START

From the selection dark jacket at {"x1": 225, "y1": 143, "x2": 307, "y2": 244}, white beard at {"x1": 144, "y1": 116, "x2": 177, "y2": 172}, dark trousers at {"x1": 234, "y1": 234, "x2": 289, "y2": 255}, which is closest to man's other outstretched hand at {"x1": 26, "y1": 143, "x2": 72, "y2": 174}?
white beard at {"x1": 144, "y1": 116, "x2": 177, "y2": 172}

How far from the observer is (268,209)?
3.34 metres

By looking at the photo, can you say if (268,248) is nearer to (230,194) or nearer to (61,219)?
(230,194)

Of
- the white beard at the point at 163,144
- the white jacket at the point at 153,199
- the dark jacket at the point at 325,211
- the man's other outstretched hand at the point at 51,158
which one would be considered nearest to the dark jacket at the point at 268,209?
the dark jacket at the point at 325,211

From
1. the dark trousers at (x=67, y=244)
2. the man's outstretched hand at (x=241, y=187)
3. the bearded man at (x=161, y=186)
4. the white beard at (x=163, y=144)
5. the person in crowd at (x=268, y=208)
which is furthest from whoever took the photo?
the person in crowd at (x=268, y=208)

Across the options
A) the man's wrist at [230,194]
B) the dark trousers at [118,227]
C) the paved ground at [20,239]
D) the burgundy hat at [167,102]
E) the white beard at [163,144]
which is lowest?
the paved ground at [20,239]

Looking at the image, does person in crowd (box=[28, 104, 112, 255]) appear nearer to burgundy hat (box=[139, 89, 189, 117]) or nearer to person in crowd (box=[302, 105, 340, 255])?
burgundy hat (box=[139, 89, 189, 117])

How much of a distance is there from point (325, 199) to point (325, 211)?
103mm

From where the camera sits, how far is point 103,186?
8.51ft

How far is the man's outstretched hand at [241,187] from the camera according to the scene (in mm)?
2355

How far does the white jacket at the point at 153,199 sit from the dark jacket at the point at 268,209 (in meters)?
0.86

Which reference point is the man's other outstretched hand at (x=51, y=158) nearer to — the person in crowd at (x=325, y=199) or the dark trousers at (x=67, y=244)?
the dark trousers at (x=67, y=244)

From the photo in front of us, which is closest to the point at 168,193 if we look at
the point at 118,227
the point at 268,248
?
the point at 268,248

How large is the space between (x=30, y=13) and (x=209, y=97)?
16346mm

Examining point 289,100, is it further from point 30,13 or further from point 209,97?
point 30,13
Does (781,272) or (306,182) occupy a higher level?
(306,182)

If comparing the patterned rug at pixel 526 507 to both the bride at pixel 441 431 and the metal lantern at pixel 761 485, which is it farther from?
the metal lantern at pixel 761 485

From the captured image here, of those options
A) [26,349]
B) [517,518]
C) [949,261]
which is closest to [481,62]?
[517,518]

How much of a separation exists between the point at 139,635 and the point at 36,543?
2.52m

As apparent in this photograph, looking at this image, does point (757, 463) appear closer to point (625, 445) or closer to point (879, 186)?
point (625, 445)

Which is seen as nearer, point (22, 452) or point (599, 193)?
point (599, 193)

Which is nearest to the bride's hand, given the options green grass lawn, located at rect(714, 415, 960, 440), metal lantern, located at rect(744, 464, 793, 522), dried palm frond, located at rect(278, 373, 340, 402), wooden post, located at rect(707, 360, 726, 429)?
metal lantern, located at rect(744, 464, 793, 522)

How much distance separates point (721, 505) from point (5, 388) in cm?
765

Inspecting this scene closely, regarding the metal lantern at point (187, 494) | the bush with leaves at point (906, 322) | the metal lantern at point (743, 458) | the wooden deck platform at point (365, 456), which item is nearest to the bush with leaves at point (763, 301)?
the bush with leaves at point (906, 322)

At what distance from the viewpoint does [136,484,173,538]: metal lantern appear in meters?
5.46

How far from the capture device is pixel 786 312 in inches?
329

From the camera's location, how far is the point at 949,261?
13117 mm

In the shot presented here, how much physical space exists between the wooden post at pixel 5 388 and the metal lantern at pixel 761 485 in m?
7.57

END

#### [Your goal]
Lay out the listing from the line with "From the camera's" through the end of the listing as a two-column CSV with the header text,answer. Give one row per entry, with the entry under text and its answer under answer, each in a single quoted field with line breaks replaced by spaces.

#### [The response]
text,answer
"From the camera's location, how far is the point at 949,261?","13117 mm"
"In the shot presented here, how much physical space exists between the wooden post at pixel 5 388 and the metal lantern at pixel 761 485 in m?","7.57"